PROBLEM DESCRIPTION - Without skipping a line, reproduce the entries exactly.

EXCERPTED RECORDS -
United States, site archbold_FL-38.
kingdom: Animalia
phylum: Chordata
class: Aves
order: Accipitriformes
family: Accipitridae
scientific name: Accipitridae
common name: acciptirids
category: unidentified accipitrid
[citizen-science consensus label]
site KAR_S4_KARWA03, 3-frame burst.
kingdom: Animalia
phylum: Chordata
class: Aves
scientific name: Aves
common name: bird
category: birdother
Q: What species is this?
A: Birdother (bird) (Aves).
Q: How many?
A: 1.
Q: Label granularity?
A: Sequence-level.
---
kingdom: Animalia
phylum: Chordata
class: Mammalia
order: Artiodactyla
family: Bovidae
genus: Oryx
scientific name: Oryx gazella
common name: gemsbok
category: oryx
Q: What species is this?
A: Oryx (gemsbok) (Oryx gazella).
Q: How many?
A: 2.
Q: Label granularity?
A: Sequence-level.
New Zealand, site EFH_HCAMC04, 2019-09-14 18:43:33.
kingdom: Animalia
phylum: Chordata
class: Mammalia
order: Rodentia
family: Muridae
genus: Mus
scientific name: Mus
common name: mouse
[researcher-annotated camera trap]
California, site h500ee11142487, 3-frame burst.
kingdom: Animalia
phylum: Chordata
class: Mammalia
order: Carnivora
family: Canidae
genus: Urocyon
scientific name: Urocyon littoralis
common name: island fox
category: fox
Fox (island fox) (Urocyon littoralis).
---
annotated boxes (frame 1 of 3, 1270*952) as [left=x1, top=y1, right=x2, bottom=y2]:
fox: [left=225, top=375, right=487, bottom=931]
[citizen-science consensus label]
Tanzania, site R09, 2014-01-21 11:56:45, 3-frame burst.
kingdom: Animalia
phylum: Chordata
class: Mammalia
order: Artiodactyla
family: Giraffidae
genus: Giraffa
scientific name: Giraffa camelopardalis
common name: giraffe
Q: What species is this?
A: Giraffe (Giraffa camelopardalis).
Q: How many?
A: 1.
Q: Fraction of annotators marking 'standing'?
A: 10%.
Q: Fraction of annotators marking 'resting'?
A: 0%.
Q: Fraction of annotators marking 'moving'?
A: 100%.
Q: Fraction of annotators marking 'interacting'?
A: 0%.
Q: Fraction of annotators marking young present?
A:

YOUR RESPONSE -
United States, site archbold_FL-38.
kingdom: Animalia
phylum: Chordata
class: Aves
order: Accipitriformes
family: Accipitridae
scientific name: Accipitridae
common name: acciptirids
category: unidentified accipitrid
[citizen-science consensus label]
site KAR_S4_KARWA03, 3-frame burst.
kingdom: Animalia
phylum: Chordata
class: Aves
scientific name: Aves
common name: bird
category: birdother
Q: What species is this?
A: Birdother (bird) (Aves).
Q: How many?
A: 1.
Q: Label granularity?
A: Sequence-level.
---
kingdom: Animalia
phylum: Chordata
class: Mammalia
order: Artiodactyla
family: Bovidae
genus: Oryx
scientific name: Oryx gazella
common name: gemsbok
category: oryx
Q: What species is this?
A: Oryx (gemsbok) (Oryx gazella).
Q: How many?
A: 2.
Q: Label granularity?
A: Sequence-level.
New Zealand, site EFH_HCAMC04, 2019-09-14 18:43:33.
kingdom: Animalia
phylum: Chordata
class: Mammalia
order: Rodentia
family: Muridae
genus: Mus
scientific name: Mus
common name: mouse
[researcher-annotated camera trap]
California, site h500ee11142487, 3-frame burst.
kingdom: Animalia
phylum: Chordata
class: Mammalia
order: Carnivora
family: Canidae
genus: Urocyon
scientific name: Urocyon littoralis
common name: island fox
category: fox
Fox (island fox) (Urocyon littoralis).
---
annotated boxes (frame 1 of 3, 1270*952) as [left=x1, top=y1, right=x2, bottom=y2]:
fox: [left=225, top=375, right=487, bottom=931]
[citizen-science consensus label]
Tanzania, site R09, 2014-01-21 11:56:45, 3-frame burst.
kingdom: Animalia
phylum: Chordata
class: Mammalia
order: Artiodactyla
family: Giraffidae
genus: Giraffa
scientific name: Giraffa camelopardalis
common name: giraffe
Q: What species is this?
A: Giraffe (Giraffa camelopardalis).
Q: How many?
A: 1.
Q: Fraction of annotators marking 'standing'?
A: 10%.
Q: Fraction of annotators marking 'resting'?
A: 0%.
Q: Fraction of annotators marking 'moving'?
A: 100%.
Q: Fraction of annotators marking 'interacting'?
A: 0%.
Q: Fraction of annotators marking young present?
A:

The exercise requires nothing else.